▶ [Text section]
The dangers of going to bed.

It had been a long night.  Although my hospital bed allowed me to adjust my position,  the slightest movement of my back was agony, and I could not get comfortable.    The plastic mattress was damp with sweat and my pyjama top was rucked up my back and impossible to adjust.  I was terrified of coughing and avoided drinking so I didn’t have to go to the loo.  Sleep was impossible.  Kyle, opposite babbled incessantly in his sleep and Arthur’s laxatives worked their poison noisily on him throughout the hours of darkness.  My sole consolation was the morphine; the spreading warmth of the injection, the distancing of pain, near oblivion with just a residue of hope.  I think I would go into hospital just for the morphine. 

The day started well.  I sat out in the chair for breakfast, but when Beckie, the staff nurse, she of the sidelong glance and provocative eyes, asked if I wanted to have a shower,  I could have kissed her.  Getting to the shower was painful but not impossible, but the luxury of hot water was nothing short of bliss.  I ripped all the ECG tabs off and soaped myself all over.  I even managed a bit of a bowel action and I collected the urine sample, Beckie, wanted – though it more resembled a glass of pink grapefruit.   

It was the sample that did it.  Haematuria ++++!  Bugger!  Beckie was back in a few minutes, eyes raised, smiling.  ’The doctors want you to have a scan of your abdomen’ and she added with a note of triumph,  ‘It’s strict bed rest for you!’ 

The scan showed I had fractures of 3 lower right ribs, fractures of the transverse processes of some of the vertebrae and collections of blood above the liver and around the kidney.  I must have had quite a biff.  It’s probably a mercy I have no recollection of the event.

The edict was reinforced.  I felt like a man who had been let out of prison only to be recaptured a few hours later.  I had already been walking about.  I was moving, feeling better with each step, my urine was as clear as a mountain spring. This restriction seemed very negative. 

I rebelled.  I sneaked to the loo when Becky wasn’t looking, but she always caught me.  But in the end, I submitted.  I was a doctor.  If I couldn’t obey the rules in hospital, then who could?  And I didn’t want to get Beckie into trouble.

▶ [Instructions to follow] Reproduce the passage from the hospital account between "It had been" and "for the morphine.", inclusive.

▶ [Data provided]
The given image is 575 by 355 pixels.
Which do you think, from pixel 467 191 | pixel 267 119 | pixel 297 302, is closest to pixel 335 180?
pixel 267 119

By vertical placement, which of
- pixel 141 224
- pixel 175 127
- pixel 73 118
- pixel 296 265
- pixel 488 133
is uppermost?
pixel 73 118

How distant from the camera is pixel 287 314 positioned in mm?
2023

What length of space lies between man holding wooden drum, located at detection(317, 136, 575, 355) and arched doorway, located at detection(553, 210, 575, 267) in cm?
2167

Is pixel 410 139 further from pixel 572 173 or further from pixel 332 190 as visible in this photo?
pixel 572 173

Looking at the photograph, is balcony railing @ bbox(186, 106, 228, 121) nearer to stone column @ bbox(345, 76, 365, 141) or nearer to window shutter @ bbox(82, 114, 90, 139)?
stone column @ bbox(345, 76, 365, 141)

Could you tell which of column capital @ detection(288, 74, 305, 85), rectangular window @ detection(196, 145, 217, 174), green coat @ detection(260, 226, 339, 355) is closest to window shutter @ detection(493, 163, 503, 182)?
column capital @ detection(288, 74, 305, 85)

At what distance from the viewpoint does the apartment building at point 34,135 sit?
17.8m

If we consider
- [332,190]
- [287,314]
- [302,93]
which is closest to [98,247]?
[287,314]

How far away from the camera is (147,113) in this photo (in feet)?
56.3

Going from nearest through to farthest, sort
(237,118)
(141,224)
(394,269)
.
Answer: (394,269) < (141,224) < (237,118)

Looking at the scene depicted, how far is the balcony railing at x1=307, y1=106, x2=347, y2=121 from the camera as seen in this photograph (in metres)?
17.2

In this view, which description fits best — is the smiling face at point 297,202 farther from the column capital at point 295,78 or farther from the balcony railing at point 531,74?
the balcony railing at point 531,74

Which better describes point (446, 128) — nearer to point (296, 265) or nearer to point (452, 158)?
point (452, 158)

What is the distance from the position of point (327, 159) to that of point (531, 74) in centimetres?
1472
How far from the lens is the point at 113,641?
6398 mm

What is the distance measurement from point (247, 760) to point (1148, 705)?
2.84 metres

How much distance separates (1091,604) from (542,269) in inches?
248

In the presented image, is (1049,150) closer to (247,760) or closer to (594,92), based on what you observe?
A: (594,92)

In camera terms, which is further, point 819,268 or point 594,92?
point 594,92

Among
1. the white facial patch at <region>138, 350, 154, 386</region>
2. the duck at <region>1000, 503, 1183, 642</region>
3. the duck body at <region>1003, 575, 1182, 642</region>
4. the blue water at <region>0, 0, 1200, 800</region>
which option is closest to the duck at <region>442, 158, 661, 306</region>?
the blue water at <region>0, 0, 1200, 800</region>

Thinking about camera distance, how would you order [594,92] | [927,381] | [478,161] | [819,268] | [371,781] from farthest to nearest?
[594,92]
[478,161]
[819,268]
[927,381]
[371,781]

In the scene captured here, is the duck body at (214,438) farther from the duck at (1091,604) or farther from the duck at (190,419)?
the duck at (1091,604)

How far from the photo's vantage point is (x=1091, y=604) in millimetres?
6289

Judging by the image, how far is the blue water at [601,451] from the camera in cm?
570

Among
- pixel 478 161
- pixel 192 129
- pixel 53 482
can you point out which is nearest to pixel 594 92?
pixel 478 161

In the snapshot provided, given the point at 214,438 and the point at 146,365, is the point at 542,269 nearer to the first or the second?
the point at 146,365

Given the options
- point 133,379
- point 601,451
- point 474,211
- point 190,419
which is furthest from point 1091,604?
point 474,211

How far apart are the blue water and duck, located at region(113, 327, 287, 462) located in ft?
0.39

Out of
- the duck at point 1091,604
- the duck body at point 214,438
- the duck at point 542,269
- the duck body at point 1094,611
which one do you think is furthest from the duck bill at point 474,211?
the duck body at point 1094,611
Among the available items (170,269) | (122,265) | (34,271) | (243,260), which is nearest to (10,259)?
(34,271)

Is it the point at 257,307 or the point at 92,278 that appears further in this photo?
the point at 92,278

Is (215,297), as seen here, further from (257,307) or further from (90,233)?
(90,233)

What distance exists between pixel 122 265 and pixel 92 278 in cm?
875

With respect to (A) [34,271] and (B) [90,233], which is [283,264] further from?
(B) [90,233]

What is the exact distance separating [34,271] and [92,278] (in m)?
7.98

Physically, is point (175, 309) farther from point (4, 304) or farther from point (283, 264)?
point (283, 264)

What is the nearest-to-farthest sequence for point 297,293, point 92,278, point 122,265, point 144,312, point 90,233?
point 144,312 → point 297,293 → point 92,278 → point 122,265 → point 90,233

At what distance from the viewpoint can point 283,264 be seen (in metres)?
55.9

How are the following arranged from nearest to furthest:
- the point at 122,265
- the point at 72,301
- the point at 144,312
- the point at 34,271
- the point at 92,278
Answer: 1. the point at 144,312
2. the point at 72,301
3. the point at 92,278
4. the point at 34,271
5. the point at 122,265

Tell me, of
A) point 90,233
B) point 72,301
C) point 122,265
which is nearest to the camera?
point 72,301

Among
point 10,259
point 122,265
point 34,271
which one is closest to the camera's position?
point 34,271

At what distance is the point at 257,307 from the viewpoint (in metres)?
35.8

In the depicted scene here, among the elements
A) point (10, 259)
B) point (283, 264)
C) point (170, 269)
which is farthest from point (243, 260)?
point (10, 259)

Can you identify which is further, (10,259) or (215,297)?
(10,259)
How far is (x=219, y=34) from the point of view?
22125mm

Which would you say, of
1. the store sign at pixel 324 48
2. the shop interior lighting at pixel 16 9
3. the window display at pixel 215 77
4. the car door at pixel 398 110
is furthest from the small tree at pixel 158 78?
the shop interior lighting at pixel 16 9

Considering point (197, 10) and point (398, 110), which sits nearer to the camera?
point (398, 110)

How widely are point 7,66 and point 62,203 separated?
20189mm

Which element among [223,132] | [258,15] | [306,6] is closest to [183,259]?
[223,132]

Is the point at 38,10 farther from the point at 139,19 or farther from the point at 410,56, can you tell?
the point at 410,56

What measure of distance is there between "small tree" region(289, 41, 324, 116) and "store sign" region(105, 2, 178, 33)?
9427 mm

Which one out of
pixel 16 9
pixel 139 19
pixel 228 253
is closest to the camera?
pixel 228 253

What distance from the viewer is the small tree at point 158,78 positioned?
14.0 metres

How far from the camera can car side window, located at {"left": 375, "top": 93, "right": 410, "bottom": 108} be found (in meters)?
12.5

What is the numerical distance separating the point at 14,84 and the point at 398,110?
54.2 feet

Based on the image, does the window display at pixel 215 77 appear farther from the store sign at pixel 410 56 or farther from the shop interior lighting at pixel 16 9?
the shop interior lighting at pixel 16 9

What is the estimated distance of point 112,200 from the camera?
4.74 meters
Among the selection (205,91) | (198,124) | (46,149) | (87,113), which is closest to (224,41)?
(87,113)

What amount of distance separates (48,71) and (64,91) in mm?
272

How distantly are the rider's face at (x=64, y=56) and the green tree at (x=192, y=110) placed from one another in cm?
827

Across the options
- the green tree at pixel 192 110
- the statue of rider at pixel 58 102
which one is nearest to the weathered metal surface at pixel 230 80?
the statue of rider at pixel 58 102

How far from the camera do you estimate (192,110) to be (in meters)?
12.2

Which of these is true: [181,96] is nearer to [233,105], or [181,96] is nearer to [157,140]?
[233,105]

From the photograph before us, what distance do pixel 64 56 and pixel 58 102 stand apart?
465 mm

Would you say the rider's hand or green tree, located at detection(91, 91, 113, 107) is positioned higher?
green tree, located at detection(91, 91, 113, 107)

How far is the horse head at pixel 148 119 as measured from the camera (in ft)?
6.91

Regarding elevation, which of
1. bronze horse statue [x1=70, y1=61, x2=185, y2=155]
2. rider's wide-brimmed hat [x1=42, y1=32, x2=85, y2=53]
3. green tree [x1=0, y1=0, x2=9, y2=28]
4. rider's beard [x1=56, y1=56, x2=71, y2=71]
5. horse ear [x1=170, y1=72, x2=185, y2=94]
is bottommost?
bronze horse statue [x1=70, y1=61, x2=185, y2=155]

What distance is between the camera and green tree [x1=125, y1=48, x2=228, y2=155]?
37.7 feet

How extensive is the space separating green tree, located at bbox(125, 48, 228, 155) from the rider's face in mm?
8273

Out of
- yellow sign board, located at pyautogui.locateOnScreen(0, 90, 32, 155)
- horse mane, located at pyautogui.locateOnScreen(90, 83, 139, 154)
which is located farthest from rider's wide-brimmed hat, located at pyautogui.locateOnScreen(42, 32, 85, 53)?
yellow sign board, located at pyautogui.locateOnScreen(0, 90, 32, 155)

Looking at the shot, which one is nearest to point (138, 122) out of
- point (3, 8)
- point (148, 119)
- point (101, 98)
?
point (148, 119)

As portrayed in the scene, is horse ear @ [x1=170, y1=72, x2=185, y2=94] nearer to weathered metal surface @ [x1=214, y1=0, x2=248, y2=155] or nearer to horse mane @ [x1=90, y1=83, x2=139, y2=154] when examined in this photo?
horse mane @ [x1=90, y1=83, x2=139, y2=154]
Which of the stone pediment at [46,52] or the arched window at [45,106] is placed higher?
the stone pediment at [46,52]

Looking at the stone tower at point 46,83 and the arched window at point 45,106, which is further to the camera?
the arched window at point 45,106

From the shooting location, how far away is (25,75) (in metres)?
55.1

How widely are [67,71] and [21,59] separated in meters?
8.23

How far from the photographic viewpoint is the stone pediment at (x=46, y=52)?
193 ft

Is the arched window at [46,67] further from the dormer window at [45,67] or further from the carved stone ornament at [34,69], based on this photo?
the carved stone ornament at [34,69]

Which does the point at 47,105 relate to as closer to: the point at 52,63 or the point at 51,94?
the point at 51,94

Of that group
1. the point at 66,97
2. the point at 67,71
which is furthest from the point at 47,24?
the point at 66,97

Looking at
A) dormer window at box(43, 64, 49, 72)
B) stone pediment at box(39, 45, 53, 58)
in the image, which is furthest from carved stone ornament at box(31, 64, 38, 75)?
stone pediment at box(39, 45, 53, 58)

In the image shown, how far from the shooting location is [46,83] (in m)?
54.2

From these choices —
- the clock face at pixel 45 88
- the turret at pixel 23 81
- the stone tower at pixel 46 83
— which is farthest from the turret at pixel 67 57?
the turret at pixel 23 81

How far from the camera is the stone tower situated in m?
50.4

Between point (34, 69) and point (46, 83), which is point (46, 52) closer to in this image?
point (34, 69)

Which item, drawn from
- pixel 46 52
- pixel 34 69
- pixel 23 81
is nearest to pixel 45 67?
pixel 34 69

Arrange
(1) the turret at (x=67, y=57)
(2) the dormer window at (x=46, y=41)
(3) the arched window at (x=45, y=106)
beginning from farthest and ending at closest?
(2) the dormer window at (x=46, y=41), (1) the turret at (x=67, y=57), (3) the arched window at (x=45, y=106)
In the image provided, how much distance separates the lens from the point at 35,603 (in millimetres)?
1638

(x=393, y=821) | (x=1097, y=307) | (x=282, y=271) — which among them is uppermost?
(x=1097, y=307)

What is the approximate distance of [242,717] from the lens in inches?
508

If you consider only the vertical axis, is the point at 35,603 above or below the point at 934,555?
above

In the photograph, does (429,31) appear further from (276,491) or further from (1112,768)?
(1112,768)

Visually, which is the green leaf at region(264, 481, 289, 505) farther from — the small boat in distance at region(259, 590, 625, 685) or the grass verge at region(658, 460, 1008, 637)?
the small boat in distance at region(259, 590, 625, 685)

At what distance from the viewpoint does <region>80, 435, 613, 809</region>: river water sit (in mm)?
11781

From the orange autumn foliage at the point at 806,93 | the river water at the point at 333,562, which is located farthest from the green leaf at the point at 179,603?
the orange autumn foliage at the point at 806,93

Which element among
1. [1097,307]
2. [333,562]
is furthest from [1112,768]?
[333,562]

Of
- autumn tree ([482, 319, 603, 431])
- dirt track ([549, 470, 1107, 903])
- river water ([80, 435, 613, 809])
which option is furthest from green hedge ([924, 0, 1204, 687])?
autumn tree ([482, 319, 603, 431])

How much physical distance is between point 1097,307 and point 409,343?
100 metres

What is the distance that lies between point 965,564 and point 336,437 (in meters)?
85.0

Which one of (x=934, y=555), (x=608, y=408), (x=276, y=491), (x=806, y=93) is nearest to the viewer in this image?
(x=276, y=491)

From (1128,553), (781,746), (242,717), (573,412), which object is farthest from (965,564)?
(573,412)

▶ [Result for this exercise]
It had been a long night.  Although my hospital bed allowed me to adjust my position,  the slightest movement of my back was agony, and I could not get comfortable.    The plastic mattress was damp with sweat and my pyjama top was rucked up my back and impossible to adjust.  I was terrified of coughing and avoided drinking so I didn’t have to go to the loo.  Sleep was impossible.  Kyle, opposite babbled incessantly in his sleep and Arthur’s laxatives worked their poison noisily on him throughout the hours of darkness.  My sole consolation was the morphine; the spreading warmth of the injection, the distancing of pain, near oblivion with just a residue of hope.  I think I would go into hospital just for the morphine.